• _Your assignment_:
The records that follow are to be transcribed exactly.

• _Provided data_:
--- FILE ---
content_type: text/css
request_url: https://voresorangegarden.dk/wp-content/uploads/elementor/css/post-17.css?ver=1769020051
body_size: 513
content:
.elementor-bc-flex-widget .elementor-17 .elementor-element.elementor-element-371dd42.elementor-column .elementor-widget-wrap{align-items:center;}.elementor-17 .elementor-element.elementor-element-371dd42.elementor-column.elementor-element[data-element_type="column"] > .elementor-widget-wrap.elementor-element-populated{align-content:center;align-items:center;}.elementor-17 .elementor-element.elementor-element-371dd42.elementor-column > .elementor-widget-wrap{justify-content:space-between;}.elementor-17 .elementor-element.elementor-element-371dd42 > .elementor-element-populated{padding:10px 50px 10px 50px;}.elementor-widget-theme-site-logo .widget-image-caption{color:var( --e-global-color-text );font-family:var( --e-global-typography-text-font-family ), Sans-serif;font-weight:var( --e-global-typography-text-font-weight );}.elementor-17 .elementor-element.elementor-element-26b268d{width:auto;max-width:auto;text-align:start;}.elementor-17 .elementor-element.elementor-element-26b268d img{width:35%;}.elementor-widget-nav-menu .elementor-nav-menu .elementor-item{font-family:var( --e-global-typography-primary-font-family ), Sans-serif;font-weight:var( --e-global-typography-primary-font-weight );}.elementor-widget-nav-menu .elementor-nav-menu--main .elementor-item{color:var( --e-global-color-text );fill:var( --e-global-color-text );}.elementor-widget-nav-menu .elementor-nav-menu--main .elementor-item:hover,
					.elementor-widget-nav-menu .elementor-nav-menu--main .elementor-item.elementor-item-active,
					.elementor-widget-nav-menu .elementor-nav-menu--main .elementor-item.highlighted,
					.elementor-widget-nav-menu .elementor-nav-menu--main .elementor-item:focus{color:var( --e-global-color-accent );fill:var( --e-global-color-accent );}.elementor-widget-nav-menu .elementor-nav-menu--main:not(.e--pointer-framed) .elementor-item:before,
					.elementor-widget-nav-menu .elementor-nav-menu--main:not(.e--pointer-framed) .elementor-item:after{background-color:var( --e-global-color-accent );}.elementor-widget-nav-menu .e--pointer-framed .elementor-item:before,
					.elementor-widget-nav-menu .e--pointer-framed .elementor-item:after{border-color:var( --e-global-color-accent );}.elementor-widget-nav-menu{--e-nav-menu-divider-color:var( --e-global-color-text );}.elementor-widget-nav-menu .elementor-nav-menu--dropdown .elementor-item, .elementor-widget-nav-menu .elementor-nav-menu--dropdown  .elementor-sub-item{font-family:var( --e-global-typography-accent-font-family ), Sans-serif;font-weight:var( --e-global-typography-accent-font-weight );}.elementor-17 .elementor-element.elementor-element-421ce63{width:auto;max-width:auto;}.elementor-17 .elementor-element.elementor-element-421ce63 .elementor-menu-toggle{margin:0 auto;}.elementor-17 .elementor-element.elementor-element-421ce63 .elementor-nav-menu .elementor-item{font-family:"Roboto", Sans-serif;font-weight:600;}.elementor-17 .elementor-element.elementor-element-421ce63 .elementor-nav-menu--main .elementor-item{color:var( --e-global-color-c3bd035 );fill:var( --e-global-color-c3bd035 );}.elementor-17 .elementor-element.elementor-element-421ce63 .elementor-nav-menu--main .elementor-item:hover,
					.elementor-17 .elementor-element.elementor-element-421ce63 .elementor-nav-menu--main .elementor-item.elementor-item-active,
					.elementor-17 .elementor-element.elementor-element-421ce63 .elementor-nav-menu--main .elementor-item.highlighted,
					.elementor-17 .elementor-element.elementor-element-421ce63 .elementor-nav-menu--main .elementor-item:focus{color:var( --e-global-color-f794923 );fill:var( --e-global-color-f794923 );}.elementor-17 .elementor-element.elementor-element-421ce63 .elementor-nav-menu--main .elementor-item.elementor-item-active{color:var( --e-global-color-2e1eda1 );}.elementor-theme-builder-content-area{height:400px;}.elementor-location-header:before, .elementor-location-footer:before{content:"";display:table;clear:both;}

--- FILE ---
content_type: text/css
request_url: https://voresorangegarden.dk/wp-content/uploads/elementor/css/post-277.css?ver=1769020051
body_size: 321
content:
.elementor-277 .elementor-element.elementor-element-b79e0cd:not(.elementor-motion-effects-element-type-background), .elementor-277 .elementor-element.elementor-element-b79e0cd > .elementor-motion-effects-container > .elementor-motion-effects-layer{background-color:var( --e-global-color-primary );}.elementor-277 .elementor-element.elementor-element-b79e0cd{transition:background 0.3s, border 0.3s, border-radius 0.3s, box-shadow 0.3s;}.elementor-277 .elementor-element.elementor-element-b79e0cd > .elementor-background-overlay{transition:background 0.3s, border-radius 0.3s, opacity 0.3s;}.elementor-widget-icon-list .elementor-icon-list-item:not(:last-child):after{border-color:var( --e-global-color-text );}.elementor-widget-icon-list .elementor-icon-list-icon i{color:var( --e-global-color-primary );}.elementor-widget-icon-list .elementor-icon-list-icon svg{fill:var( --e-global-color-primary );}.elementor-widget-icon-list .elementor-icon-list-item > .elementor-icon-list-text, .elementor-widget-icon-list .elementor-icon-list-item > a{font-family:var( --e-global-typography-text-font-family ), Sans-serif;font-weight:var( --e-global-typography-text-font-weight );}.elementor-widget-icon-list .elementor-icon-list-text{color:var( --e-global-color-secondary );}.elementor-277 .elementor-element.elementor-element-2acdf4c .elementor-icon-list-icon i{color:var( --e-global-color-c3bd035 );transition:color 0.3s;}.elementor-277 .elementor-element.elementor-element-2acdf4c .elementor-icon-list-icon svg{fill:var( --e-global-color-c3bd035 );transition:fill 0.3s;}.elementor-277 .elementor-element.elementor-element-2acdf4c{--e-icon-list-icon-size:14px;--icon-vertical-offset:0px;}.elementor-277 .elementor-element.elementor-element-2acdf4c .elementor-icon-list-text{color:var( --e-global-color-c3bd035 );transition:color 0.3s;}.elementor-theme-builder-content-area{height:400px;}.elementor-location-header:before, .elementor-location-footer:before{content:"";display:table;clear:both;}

• _Task output_:
--- FILE ---
content_type: text/css
request_url: https://voresorangegarden.dk/wp-content/uploads/elementor/css/post-17.css?ver=1769020051
body_size: 513
content:
.elementor-bc-flex-widget .elementor-17 .elementor-element.elementor-element-371dd42.elementor-column .elementor-widget-wrap{align-items:center;}.elementor-17 .elementor-element.elementor-element-371dd42.elementor-column.elementor-element[data-element_type="column"] > .elementor-widget-wrap.elementor-element-populated{align-content:center;align-items:center;}.elementor-17 .elementor-element.elementor-element-371dd42.elementor-column > .elementor-widget-wrap{justify-content:space-between;}.elementor-17 .elementor-element.elementor-element-371dd42 > .elementor-element-populated{padding:10px 50px 10px 50px;}.elementor-widget-theme-site-logo .widget-image-caption{color:var( --e-global-color-text );font-family:var( --e-global-typography-text-font-family ), Sans-serif;font-weight:var( --e-global-typography-text-font-weight );}.elementor-17 .elementor-element.elementor-element-26b268d{width:auto;max-width:auto;text-align:start;}.elementor-17 .elementor-element.elementor-element-26b268d img{width:35%;}.elementor-widget-nav-menu .elementor-nav-menu .elementor-item{font-family:var( --e-global-typography-primary-font-family ), Sans-serif;font-weight:var( --e-global-typography-primary-font-weight );}.elementor-widget-nav-menu .elementor-nav-menu--main .elementor-item{color:var( --e-global-color-text );fill:var( --e-global-color-text );}.elementor-widget-nav-menu .elementor-nav-menu--main .elementor-item:hover,
					.elementor-widget-nav-menu .elementor-nav-menu--main .elementor-item.elementor-item-active,
					.elementor-widget-nav-menu .elementor-nav-menu--main .elementor-item.highlighted,
					.elementor-widget-nav-menu .elementor-nav-menu--main .elementor-item:focus{color:var( --e-global-color-accent );fill:var( --e-global-color-accent );}.elementor-widget-nav-menu .elementor-nav-menu--main:not(.e--pointer-framed) .elementor-item:before,
					.elementor-widget-nav-menu .elementor-nav-menu--main:not(.e--pointer-framed) .elementor-item:after{background-color:var( --e-global-color-accent );}.elementor-widget-nav-menu .e--pointer-framed .elementor-item:before,
					.elementor-widget-nav-menu .e--pointer-framed .elementor-item:after{border-color:var( --e-global-color-accent );}.elementor-widget-nav-menu{--e-nav-menu-divider-color:var( --e-global-color-text );}.elementor-widget-nav-menu .elementor-nav-menu--dropdown .elementor-item, .elementor-widget-nav-menu .elementor-nav-menu--dropdown  .elementor-sub-item{font-family:var( --e-global-typography-accent-font-family ), Sans-serif;font-weight:var( --e-global-typography-accent-font-weight );}.elementor-17 .elementor-element.elementor-element-421ce63{width:auto;max-width:auto;}.elementor-17 .elementor-element.elementor-element-421ce63 .elementor-menu-toggle{margin:0 auto;}.elementor-17 .elementor-element.elementor-element-421ce63 .elementor-nav-menu .elementor-item{font-family:"Roboto", Sans-serif;font-weight:600;}.elementor-17 .elementor-element.elementor-element-421ce63 .elementor-nav-menu--main .elementor-item{color:var( --e-global-color-c3bd035 );fill:var( --e-global-color-c3bd035 );}.elementor-17 .elementor-element.elementor-element-421ce63 .elementor-nav-menu--main .elementor-item:hover,
					.elementor-17 .elementor-element.elementor-element-421ce63 .elementor-nav-menu--main .elementor-item.elementor-item-active,
					.elementor-17 .elementor-element.elementor-element-421ce63 .elementor-nav-menu--main .elementor-item.highlighted,
					.elementor-17 .elementor-element.elementor-element-421ce63 .elementor-nav-menu--main .elementor-item:focus{color:var( --e-global-color-f794923 );fill:var( --e-global-color-f794923 );}.elementor-17 .elementor-element.elementor-element-421ce63 .elementor-nav-menu--main .elementor-item.elementor-item-active{color:var( --e-global-color-2e1eda1 );}.elementor-theme-builder-content-area{height:400px;}.elementor-location-header:before, .elementor-location-footer:before{content:"";display:table;clear:both;}

--- FILE ---
content_type: text/css
request_url: https://voresorangegarden.dk/wp-content/uploads/elementor/css/post-277.css?ver=1769020051
body_size: 321
content:
.elementor-277 .elementor-element.elementor-element-b79e0cd:not(.elementor-motion-effects-element-type-background), .elementor-277 .elementor-element.elementor-element-b79e0cd > .elementor-motion-effects-container > .elementor-motion-effects-layer{background-color:var( --e-global-color-primary );}.elementor-277 .elementor-element.elementor-element-b79e0cd{transition:background 0.3s, border 0.3s, border-radius 0.3s, box-shadow 0.3s;}.elementor-277 .elementor-element.elementor-element-b79e0cd > .elementor-background-overlay{transition:background 0.3s, border-radius 0.3s, opacity 0.3s;}.elementor-widget-icon-list .elementor-icon-list-item:not(:last-child):after{border-color:var( --e-global-color-text );}.elementor-widget-icon-list .elementor-icon-list-icon i{color:var( --e-global-color-primary );}.elementor-widget-icon-list .elementor-icon-list-icon svg{fill:var( --e-global-color-primary );}.elementor-widget-icon-list .elementor-icon-list-item > .elementor-icon-list-text, .elementor-widget-icon-list .elementor-icon-list-item > a{font-family:var( --e-global-typography-text-font-family ), Sans-serif;font-weight:var( --e-global-typography-text-font-weight );}.elementor-widget-icon-list .elementor-icon-list-text{color:var( --e-global-color-secondary );}.elementor-277 .elementor-element.elementor-element-2acdf4c .elementor-icon-list-icon i{color:var( --e-global-color-c3bd035 );transition:color 0.3s;}.elementor-277 .elementor-element.elementor-element-2acdf4c .elementor-icon-list-icon svg{fill:var( --e-global-color-c3bd035 );transition:fill 0.3s;}.elementor-277 .elementor-element.elementor-element-2acdf4c{--e-icon-list-icon-size:14px;--icon-vertical-offset:0px;}.elementor-277 .elementor-element.elementor-element-2acdf4c .elementor-icon-list-text{color:var( --e-global-color-c3bd035 );transition:color 0.3s;}.elementor-theme-builder-content-area{height:400px;}.elementor-location-header:before, .elementor-location-footer:before{content:"";display:table;clear:both;}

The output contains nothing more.